Les experts répliquent que les prévisions météorologiques et les projections du climat à long terme sont deux exercices foncièrement différents. Malheureusement, les climatologues eux-mêmes sont en partie responsables de la confusion. Avant que la tempête ne touche la côte est lundi soir, plusieurs d'entre eux soutenaient que des perturbations de cette envergure se produisent plus souvent de nos jours à cause du réchauffement. «Nous le disons depuis des années, de tels événements extrêmes sont les conséquences prévisibles des changements climatiques», a déclaré Don Wuebbles, professeur des sciences de l'atmosphère à l'Université de l'Illinois.
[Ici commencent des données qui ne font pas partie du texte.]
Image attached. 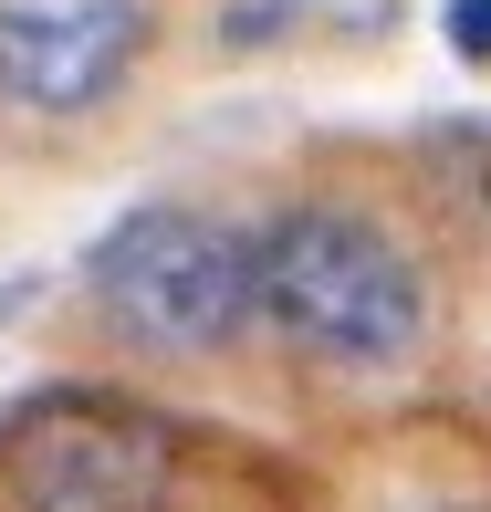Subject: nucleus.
Wrapping results in <instances>:
<instances>
[{
	"mask_svg": "<svg viewBox=\"0 0 491 512\" xmlns=\"http://www.w3.org/2000/svg\"><path fill=\"white\" fill-rule=\"evenodd\" d=\"M251 241H262V314L283 324L303 356H324V366H408L429 345V283H418L408 241L387 220L303 199L283 220H262Z\"/></svg>",
	"mask_w": 491,
	"mask_h": 512,
	"instance_id": "1",
	"label": "nucleus"
},
{
	"mask_svg": "<svg viewBox=\"0 0 491 512\" xmlns=\"http://www.w3.org/2000/svg\"><path fill=\"white\" fill-rule=\"evenodd\" d=\"M84 293L147 356H220L262 314V241L209 220V209L147 199L84 251Z\"/></svg>",
	"mask_w": 491,
	"mask_h": 512,
	"instance_id": "2",
	"label": "nucleus"
},
{
	"mask_svg": "<svg viewBox=\"0 0 491 512\" xmlns=\"http://www.w3.org/2000/svg\"><path fill=\"white\" fill-rule=\"evenodd\" d=\"M0 471L21 512H157L168 502V429L115 398H42L0 429Z\"/></svg>",
	"mask_w": 491,
	"mask_h": 512,
	"instance_id": "3",
	"label": "nucleus"
},
{
	"mask_svg": "<svg viewBox=\"0 0 491 512\" xmlns=\"http://www.w3.org/2000/svg\"><path fill=\"white\" fill-rule=\"evenodd\" d=\"M147 42V0H0V95L21 115H95Z\"/></svg>",
	"mask_w": 491,
	"mask_h": 512,
	"instance_id": "4",
	"label": "nucleus"
},
{
	"mask_svg": "<svg viewBox=\"0 0 491 512\" xmlns=\"http://www.w3.org/2000/svg\"><path fill=\"white\" fill-rule=\"evenodd\" d=\"M439 21H450V53L460 63H491V0H450Z\"/></svg>",
	"mask_w": 491,
	"mask_h": 512,
	"instance_id": "5",
	"label": "nucleus"
},
{
	"mask_svg": "<svg viewBox=\"0 0 491 512\" xmlns=\"http://www.w3.org/2000/svg\"><path fill=\"white\" fill-rule=\"evenodd\" d=\"M481 199H491V136H481Z\"/></svg>",
	"mask_w": 491,
	"mask_h": 512,
	"instance_id": "6",
	"label": "nucleus"
}]
</instances>
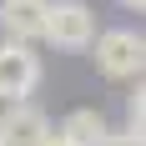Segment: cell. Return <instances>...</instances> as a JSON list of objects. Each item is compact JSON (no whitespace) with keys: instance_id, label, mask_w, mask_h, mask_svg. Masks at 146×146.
<instances>
[{"instance_id":"6da1fadb","label":"cell","mask_w":146,"mask_h":146,"mask_svg":"<svg viewBox=\"0 0 146 146\" xmlns=\"http://www.w3.org/2000/svg\"><path fill=\"white\" fill-rule=\"evenodd\" d=\"M91 50H96V71H101L106 81H131V76H141V60H146L141 30H131V25L96 30Z\"/></svg>"},{"instance_id":"7a4b0ae2","label":"cell","mask_w":146,"mask_h":146,"mask_svg":"<svg viewBox=\"0 0 146 146\" xmlns=\"http://www.w3.org/2000/svg\"><path fill=\"white\" fill-rule=\"evenodd\" d=\"M40 40H50L56 50H91V40H96V10L86 0H50Z\"/></svg>"},{"instance_id":"3957f363","label":"cell","mask_w":146,"mask_h":146,"mask_svg":"<svg viewBox=\"0 0 146 146\" xmlns=\"http://www.w3.org/2000/svg\"><path fill=\"white\" fill-rule=\"evenodd\" d=\"M35 86H40V56L20 40H0V96L25 101Z\"/></svg>"},{"instance_id":"277c9868","label":"cell","mask_w":146,"mask_h":146,"mask_svg":"<svg viewBox=\"0 0 146 146\" xmlns=\"http://www.w3.org/2000/svg\"><path fill=\"white\" fill-rule=\"evenodd\" d=\"M50 116L30 101H10V111L0 116V146H50Z\"/></svg>"},{"instance_id":"5b68a950","label":"cell","mask_w":146,"mask_h":146,"mask_svg":"<svg viewBox=\"0 0 146 146\" xmlns=\"http://www.w3.org/2000/svg\"><path fill=\"white\" fill-rule=\"evenodd\" d=\"M45 5L50 0H0V30H5V40H40L45 30Z\"/></svg>"},{"instance_id":"8992f818","label":"cell","mask_w":146,"mask_h":146,"mask_svg":"<svg viewBox=\"0 0 146 146\" xmlns=\"http://www.w3.org/2000/svg\"><path fill=\"white\" fill-rule=\"evenodd\" d=\"M106 131H111V121H106L96 106H81V111H71V116L60 121V131H56V136H66L71 146H101V141H106Z\"/></svg>"},{"instance_id":"52a82bcc","label":"cell","mask_w":146,"mask_h":146,"mask_svg":"<svg viewBox=\"0 0 146 146\" xmlns=\"http://www.w3.org/2000/svg\"><path fill=\"white\" fill-rule=\"evenodd\" d=\"M141 121H146V96H141V91H131V96H126V131L141 136Z\"/></svg>"},{"instance_id":"ba28073f","label":"cell","mask_w":146,"mask_h":146,"mask_svg":"<svg viewBox=\"0 0 146 146\" xmlns=\"http://www.w3.org/2000/svg\"><path fill=\"white\" fill-rule=\"evenodd\" d=\"M101 146H141V136H131V131H106Z\"/></svg>"},{"instance_id":"9c48e42d","label":"cell","mask_w":146,"mask_h":146,"mask_svg":"<svg viewBox=\"0 0 146 146\" xmlns=\"http://www.w3.org/2000/svg\"><path fill=\"white\" fill-rule=\"evenodd\" d=\"M121 5H126V10H141V5H146V0H121Z\"/></svg>"},{"instance_id":"30bf717a","label":"cell","mask_w":146,"mask_h":146,"mask_svg":"<svg viewBox=\"0 0 146 146\" xmlns=\"http://www.w3.org/2000/svg\"><path fill=\"white\" fill-rule=\"evenodd\" d=\"M50 146H71V141H66V136H50Z\"/></svg>"}]
</instances>
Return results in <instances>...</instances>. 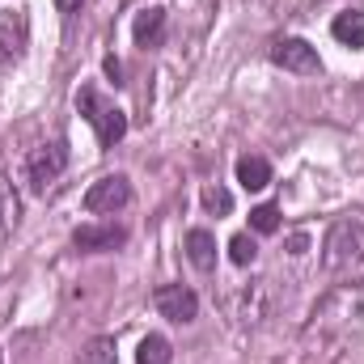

Un climatologue à qui on demande s'il y a un lien entre une tempête donnée et les changements climatiques devrait répondre «non», point. Dans son plus récent rapport, le Groupe d'experts intergouvernemental sur l'évolution du climat (GIEC) souligne à quel point il est difficile de prévoir l'évolution à court terme (20 ans) du climat. Aussi le Groupe se contente-t-il de qualifier de «probable» (plutôt que «très probable» ou «pratiquement certaine») l'augmentation de la fréquence et de l'intensité des fortes précipitations.

S'il y a consensus dans la communauté scientifique sur la tendance au réchauffement de la planète, des débats ont cours sur certains aspects particuliers du phénomène. Ces échanges sont sains et il est dommage que le grand public en entende peu parler. Par exemple, on a constaté que le rythme du réchauffement a diminué au cours des deux dernières décennies, une évolution que les modèles climatiques n'avaient pas prévu. Les causes de cet écart font l'objet de nombreuses recherches.

Des chercheurs américains et canadiens viennent de publier une analyse de l'évolution de la glace dans l'Arctique. Après avoir rapidement diminué entre 2001 et 2007, l'étendue de la glace s'est stabilisée. «Certains se sont servis de cette «pause» pour prétendre qu'il n'y a pas de réchauffement climatique; d'autres avaient utilisé le déclin rapide de 2001 à 2007 pour prédire la disparition de la glace arctique aussi tôt que 2015. Ni l'une ni l'autre de ces thèses n'est fondée», affirment les auteurs.

Afin de convaincre les gouvernements de l'urgence d'agir, plusieurs climatologues ont minimisé, dans leurs communications publiques, les incertitudes inhérentes à l'étude d'un système aussi complexe que le climat. À court terme, ce militantisme a peut-être servi la cause. À la longue, cependant, il risque de miner leur crédibilité.